# Paramedic Class Research Paper Topic



## BadCowboy0716 (Sep 19, 2012)

Ok I'm newer Paramedic Student.  We have 2 weeks to come up with a research topic to write a paper on.  I am newer to the field.  I did my EMT-B over the summer (one of the first classes here in VA to come out with the national cards in addition to the state card).  I started my EMT-B to Paramedic program right away because I got a full ride scholarship that I couldn't pass up!  While I'm applying for both paid and volunteer positions right now, I'm lacking experience of most in my class.

Any suggestions on a topic would greatly be appreciated!


I wanted a unique topic write on.  Last week here in Virginia they discussed the possibility of allowing EMS personnel to carry guns.  What do you guys and gals think of this as a possible topic too? :wacko:


----------



## Veneficus (Sep 19, 2012)

Aim low.

Don't pick anything controversial or broad topics. 

Good research takes time.

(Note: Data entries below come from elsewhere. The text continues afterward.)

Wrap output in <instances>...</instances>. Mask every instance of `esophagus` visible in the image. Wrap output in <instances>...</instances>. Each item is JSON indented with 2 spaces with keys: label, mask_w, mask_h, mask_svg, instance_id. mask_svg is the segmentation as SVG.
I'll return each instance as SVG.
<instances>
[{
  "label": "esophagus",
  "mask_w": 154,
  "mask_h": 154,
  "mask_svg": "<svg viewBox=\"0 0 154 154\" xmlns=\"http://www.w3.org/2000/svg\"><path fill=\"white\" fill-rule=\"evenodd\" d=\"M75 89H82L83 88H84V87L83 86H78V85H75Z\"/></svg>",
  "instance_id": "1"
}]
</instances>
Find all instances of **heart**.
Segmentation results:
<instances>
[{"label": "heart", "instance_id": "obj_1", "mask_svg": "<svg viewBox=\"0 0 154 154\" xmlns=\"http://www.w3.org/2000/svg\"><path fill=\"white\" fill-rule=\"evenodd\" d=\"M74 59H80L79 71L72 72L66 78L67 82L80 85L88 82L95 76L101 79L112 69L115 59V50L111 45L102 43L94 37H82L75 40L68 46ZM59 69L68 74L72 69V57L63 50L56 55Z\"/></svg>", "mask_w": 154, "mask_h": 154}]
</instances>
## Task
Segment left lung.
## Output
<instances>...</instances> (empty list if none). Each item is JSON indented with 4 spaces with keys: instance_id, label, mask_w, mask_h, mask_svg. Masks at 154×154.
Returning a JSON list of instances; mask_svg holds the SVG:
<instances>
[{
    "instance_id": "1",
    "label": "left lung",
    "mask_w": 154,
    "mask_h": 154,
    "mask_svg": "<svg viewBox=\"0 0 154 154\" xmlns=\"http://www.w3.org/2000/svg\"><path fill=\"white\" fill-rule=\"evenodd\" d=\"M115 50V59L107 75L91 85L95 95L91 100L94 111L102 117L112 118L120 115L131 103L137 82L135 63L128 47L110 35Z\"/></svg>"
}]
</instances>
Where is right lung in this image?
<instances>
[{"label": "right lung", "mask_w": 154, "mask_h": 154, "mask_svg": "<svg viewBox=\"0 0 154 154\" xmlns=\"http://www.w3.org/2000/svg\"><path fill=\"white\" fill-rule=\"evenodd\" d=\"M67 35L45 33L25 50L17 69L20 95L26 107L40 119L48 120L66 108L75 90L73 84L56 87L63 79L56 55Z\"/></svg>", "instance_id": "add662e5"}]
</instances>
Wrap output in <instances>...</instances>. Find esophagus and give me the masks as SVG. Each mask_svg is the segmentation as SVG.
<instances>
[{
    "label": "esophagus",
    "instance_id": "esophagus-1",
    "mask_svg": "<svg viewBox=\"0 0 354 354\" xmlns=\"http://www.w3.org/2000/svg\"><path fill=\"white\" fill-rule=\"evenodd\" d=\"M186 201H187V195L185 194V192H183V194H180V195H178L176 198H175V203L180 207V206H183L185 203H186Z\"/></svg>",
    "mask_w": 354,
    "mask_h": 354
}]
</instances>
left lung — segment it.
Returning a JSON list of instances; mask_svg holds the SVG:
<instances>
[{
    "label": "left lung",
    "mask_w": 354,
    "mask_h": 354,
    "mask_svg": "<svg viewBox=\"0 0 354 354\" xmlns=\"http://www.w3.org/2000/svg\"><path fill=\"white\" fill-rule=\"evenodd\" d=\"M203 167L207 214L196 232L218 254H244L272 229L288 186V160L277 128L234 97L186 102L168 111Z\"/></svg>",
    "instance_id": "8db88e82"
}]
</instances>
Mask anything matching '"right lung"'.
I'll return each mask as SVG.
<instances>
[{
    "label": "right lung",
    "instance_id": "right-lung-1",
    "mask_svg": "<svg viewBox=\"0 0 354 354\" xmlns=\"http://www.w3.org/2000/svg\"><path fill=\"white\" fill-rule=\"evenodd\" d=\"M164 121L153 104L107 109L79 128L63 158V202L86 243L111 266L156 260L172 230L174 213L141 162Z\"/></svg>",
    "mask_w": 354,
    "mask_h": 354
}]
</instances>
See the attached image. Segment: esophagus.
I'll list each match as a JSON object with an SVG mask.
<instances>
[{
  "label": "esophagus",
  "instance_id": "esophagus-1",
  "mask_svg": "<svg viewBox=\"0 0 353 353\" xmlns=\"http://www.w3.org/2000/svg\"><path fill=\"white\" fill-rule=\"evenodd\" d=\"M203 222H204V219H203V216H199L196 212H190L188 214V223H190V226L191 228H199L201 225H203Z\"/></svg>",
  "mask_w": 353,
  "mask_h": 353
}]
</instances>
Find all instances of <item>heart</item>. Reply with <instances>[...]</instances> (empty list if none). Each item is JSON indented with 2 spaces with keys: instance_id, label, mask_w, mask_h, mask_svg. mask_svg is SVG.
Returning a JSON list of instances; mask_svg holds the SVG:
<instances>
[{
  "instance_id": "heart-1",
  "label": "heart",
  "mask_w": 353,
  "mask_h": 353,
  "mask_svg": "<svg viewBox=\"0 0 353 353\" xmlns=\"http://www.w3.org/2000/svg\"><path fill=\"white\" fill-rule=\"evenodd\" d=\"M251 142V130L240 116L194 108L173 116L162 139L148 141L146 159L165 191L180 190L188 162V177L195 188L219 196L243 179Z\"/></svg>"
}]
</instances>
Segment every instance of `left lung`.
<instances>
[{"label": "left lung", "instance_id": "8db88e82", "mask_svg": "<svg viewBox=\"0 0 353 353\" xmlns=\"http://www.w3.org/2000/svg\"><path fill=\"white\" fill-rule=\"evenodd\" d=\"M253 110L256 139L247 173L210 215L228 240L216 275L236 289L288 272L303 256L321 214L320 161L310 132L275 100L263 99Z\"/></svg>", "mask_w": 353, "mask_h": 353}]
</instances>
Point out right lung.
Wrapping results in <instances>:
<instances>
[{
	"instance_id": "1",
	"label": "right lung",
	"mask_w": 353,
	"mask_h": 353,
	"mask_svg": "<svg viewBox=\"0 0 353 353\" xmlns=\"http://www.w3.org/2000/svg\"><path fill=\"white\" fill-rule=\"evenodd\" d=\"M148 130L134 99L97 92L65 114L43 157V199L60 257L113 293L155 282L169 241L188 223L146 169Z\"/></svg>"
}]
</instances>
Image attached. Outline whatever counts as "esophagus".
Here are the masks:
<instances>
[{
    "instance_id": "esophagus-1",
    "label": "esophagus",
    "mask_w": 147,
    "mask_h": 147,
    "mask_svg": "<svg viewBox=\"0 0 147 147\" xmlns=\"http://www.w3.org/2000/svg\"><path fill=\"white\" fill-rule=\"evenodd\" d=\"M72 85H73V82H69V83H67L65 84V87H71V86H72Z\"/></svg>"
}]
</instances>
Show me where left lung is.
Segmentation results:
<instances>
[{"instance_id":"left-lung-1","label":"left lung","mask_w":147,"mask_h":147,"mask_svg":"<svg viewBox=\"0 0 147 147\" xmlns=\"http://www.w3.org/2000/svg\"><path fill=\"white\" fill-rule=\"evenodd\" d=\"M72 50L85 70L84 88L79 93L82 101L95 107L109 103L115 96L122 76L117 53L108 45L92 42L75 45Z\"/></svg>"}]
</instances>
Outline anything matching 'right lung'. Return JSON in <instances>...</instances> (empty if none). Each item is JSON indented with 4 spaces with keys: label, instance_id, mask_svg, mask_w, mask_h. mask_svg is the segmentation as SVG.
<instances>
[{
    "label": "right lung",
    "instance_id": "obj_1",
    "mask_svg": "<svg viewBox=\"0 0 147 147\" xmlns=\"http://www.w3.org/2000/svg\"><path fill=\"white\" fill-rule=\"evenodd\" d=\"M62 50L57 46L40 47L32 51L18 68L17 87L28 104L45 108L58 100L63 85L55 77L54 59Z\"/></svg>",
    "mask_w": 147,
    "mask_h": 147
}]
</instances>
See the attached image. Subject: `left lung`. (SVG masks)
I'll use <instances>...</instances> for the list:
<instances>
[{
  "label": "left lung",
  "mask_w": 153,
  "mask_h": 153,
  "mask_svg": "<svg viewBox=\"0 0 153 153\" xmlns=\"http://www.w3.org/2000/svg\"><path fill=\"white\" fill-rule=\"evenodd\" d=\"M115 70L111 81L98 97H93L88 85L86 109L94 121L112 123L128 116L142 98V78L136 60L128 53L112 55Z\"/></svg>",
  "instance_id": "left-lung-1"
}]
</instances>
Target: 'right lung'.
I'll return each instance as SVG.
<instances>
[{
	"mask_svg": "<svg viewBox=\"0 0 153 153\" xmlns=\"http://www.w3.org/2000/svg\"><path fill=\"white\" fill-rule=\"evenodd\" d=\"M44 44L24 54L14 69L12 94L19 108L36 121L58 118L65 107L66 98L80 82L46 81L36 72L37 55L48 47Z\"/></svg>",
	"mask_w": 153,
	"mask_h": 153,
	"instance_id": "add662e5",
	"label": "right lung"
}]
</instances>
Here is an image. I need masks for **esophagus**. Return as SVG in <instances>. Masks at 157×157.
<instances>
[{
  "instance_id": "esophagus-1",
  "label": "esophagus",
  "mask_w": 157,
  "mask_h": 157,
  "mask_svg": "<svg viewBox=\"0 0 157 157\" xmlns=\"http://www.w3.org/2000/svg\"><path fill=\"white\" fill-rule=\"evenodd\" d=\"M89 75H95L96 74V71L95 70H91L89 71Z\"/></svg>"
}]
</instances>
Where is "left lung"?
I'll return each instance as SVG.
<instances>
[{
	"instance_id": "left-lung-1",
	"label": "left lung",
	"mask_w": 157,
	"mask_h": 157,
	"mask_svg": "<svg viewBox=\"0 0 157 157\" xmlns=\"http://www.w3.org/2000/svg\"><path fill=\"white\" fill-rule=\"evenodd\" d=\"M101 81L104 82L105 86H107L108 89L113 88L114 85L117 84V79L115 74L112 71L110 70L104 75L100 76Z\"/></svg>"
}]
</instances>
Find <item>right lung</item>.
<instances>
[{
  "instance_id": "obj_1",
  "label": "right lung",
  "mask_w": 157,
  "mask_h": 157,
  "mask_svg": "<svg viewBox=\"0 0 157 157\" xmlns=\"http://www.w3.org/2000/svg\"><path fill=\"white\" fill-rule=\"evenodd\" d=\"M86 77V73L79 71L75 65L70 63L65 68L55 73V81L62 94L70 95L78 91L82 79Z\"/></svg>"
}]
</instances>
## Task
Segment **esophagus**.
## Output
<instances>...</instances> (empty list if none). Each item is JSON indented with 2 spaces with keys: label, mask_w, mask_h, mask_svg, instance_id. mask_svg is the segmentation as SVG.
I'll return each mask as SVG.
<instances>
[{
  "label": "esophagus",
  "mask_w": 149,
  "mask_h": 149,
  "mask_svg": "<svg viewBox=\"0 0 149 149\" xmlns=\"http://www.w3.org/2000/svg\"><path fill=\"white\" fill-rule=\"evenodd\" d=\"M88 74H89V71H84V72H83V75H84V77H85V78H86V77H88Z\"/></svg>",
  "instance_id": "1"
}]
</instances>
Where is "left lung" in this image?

Even reviewing research takes time. 

Search pubmed on things that interest you and then refine your search until you get less than 20 hits. 

That is your topic.


----------



## usalsfyre (Sep 19, 2012)

I suggest the myth of hypoxic drive and the harm that can be caused by high FIO2 administration .

What's above is good advice. Stay away from topics your instructors may not be up to date on. Make sure the research you chose to support your argument is good literature.


----------



## Christopher (Sep 19, 2012)

BadCowboy0716 said:


> Ok I'm newer Paramedic Student.  We have 2 weeks to come up with a research topic to write a paper on.  I am newer to the field.  I did my EMT-B over the summer (one of the first classes here in VA to come out with the national cards in addition to the state card).  I started my EMT-B to Paramedic program right away because I got a full ride scholarship that I couldn't pass up!  While I'm applying for both paid and volunteer positions right now, I'm lacking experience of most in my class.
> 
> Any suggestions on a topic would greatly be appreciated!
> 
> ...



- Does the addition of ALS where BLS providers already operate improve patient outcomes?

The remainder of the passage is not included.